Source passage:
☆ ☆ ☆ ☆
Have never felt more helpless reading a book than this story about a guy dreaming about a future where he’s watching a group of youths being bewitched by an evil house in the endless night despite the intervention of their weak God, all from the safety and distance of a 6 mile tall pyramid containing the last remnants of humanity.


Sorry to continue gushing but I just love this

Then, as I kneeled upward among the moss-bushes, and made to lay a true course unto the fire-hole, I perceived that there came a Being along
the Road unto my right; and I went low into the bushes, and moved not; for truly I had seen that there drew nigh one of the Silent Ones.

And I made a little place that should let me to see; and I spied out, with an utter caution; and lo! the Being came on very quiet, and with no hurry. And in a time, it went by me on the road, and did take no heed to me; yet did I feel that it had knowledge that I stoopt there among the moss-bushes. And it made no sound as it went; and was a Dreadful thing; yet, it did seem unto my heart, as that it had no trouble of Wanton Malice to work needless Destruction to any. And this, I crave strangely that you to understand; for it was so to me that I had a quiet and great respect for that thing; and did feel no hatred; yet was very dreadly in fear of it. And it was Huge in size, and was shrouded unto its feet, and seemed, maybe ten feet high. Yet, presently, it was gone onward down the Road, and I was no more troubled by it.
☆ ☆ ☆ ☆
Records shown:

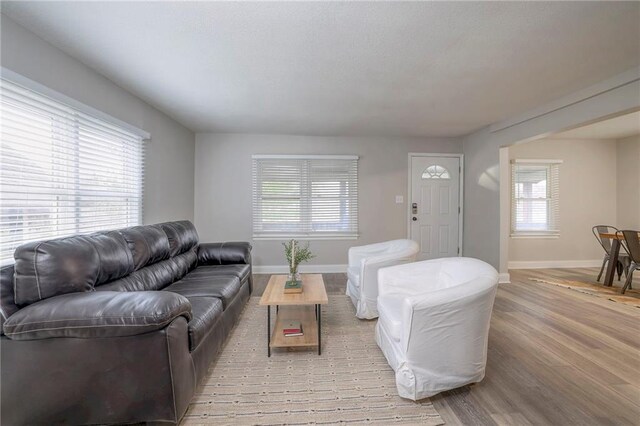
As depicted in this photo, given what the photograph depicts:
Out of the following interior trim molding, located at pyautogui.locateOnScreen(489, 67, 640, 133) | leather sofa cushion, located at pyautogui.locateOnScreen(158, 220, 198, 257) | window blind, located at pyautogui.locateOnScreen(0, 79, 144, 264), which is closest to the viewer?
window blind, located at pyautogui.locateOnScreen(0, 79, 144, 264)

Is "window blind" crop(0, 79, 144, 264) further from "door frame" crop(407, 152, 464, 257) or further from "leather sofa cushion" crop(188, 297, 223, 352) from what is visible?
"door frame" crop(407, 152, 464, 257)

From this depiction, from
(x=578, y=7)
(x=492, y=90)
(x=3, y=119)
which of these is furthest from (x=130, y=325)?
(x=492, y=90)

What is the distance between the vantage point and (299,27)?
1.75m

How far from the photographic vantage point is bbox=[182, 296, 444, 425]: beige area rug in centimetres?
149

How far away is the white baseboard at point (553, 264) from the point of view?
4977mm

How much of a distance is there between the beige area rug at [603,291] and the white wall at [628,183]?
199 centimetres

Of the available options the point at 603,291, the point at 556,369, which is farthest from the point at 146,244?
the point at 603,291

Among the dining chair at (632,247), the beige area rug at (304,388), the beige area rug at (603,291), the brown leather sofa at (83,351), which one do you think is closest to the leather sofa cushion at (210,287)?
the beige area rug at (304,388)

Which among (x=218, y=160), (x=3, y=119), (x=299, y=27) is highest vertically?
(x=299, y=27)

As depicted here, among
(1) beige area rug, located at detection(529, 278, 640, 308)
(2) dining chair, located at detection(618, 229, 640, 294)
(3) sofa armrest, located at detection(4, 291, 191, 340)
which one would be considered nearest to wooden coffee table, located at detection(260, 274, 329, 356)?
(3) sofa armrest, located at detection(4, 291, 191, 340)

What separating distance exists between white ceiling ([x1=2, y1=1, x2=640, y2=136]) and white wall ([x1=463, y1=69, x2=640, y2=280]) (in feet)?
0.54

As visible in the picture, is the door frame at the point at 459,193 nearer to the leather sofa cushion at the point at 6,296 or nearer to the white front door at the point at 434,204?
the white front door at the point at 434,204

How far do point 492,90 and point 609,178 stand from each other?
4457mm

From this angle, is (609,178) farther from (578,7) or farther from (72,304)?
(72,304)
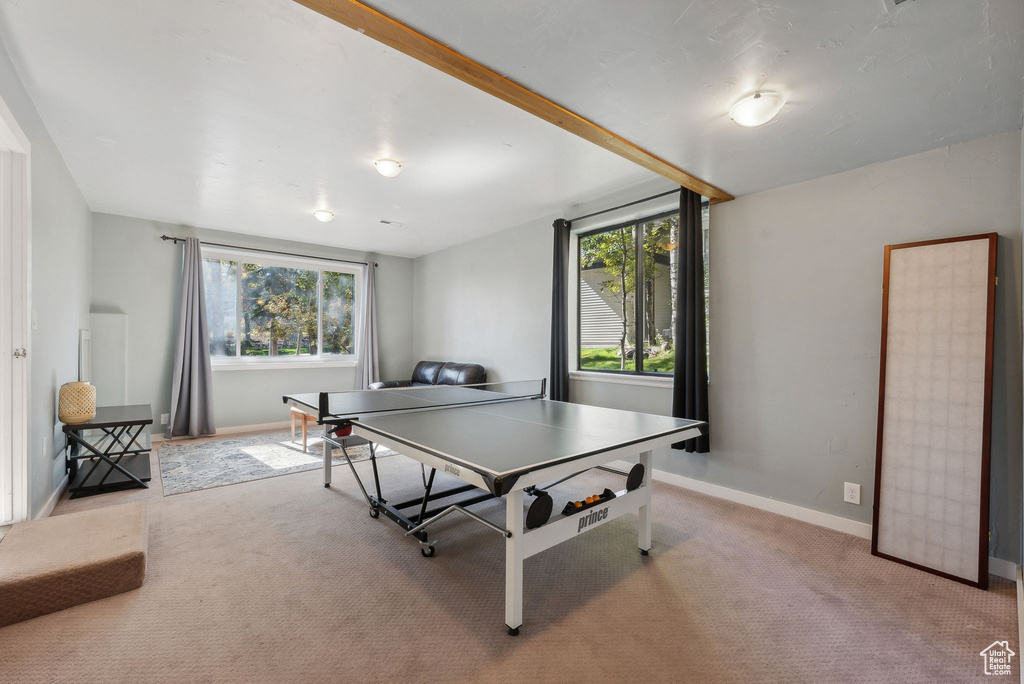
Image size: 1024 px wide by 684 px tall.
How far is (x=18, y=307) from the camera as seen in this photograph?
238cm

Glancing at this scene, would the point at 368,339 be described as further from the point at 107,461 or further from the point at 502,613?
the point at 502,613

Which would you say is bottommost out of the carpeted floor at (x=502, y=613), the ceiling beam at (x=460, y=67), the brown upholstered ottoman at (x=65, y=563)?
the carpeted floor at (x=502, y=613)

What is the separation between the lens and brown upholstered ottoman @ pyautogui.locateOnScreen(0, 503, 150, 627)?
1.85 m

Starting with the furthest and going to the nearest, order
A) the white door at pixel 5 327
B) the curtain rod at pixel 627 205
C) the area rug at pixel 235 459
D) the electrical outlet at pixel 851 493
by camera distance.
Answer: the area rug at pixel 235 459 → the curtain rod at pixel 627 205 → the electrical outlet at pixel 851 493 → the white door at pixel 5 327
☆ ☆ ☆ ☆
Exercise instructions: Duplicate the passage about the Silent One, starting at "Sorry to continue" and ending at "the Silent Ones.".

Solution:
Sorry to continue gushing but I just love this

Then, as I kneeled upward among the moss-bushes, and made to lay a true course unto the fire-hole, I perceived that there came a Being along
the Road unto my right; and I went low into the bushes, and moved not; for truly I had seen that there drew nigh one of the Silent Ones.